Presidential candidates often struggle to explain their economic policies in the detail sought by media questioners. But that won’t be a problem for Laurence Kotlikoff, a financial economist and familiar name to investment professionals who read his Bloomberg columns or attend conferences featuring the Boston University professor’s brand of thought leadership. Kotlikoff has announced his candidacy for president of the United States, running as a candidate of Americans Elect, an Internet-based third-party platform that promises to place its top vote-getter on the ballot in each of the 50 states.
Kotlikoff (left) has written several books and numerous articles, giving the economist a highly specific paper trail on a host of issues ranging from sweeping tax reform to overhauling the financial regulatory system. Interested citizens can read his often granular policy proposals on his campaign website.
In a telephone interview with AdvisorOne, the 61-year-old professor said his campaign is about “policies not people, about the next generation not ourselves” but the rhetorical flourishes expanded into a broader analysis when he was asked questions such as what is the biggest problem facing the country today.
“The immediate problem is we have a very uncoordinated economy,” Kotlikoff says. “There are some 29 million Americans who are out of the labor force because they’re discouraged or they’re working less than they’d like. Everyone is earning less than they’d like. The challenge is getting all these people back to full-time employment. To do that we need to be organizing a collective hiring action by employers without ordering them or subsidizing them. We need to hire en masse; just like they were firing en masse.”
Asked how he would accomplish the mass hiring action, the candidate cited the jawboning precedent of President John F. Kennedy in 1962 when he pressured the steel industry to reverse planned price increases the president thought to be dangerously inflationary. Kotlikoff says our next president “needs to get the top 1,000 CEOs in a room and lock the door [figuratively, he later added] and talk with them as long as it takes; and explain to them that they need to hire, hire, hire.

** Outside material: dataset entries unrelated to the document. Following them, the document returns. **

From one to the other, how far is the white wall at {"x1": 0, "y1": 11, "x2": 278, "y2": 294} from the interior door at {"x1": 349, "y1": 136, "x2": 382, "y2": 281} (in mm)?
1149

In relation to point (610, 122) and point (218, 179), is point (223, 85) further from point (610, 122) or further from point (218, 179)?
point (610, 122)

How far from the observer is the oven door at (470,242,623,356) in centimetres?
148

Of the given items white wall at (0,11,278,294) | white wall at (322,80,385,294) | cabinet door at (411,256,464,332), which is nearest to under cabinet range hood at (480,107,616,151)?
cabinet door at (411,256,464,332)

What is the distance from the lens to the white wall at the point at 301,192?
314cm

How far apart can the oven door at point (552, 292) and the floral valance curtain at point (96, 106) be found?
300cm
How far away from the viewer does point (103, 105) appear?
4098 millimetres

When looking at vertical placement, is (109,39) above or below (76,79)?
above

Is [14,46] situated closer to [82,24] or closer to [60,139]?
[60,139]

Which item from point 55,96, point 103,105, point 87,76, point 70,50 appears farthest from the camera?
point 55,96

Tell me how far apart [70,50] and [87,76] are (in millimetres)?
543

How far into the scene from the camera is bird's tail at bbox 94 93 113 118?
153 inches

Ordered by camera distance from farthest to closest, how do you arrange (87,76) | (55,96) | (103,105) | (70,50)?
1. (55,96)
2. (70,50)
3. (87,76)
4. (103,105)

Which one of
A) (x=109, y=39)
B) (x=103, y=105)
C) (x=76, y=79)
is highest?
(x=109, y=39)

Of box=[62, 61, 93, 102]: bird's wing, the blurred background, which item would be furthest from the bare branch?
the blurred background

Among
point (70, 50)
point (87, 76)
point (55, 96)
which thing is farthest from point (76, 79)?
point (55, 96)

They need to increase their employment by 5%.”
Kotlikoff argues that today’s economy is characterized by “coordination failure” that calls for a policy approach different from normal times when the economy is “in a good equilibrium.” He compares our situation today to the Great Depression, from which we emerged via the government’s role in coordinating supply and demand through our military build-up for World War II.
“By hiring people, the military was like one huge firm that was hiring and producing output and demanding that same output,” Kotlikoff says. In the current economic crisis, Kotlikoff says the Germans have maintained high employment by actively adjusting “wage demand.” In less technical terms, Kotlikoff says that as president he’d be “in the faces of the employers day and night.”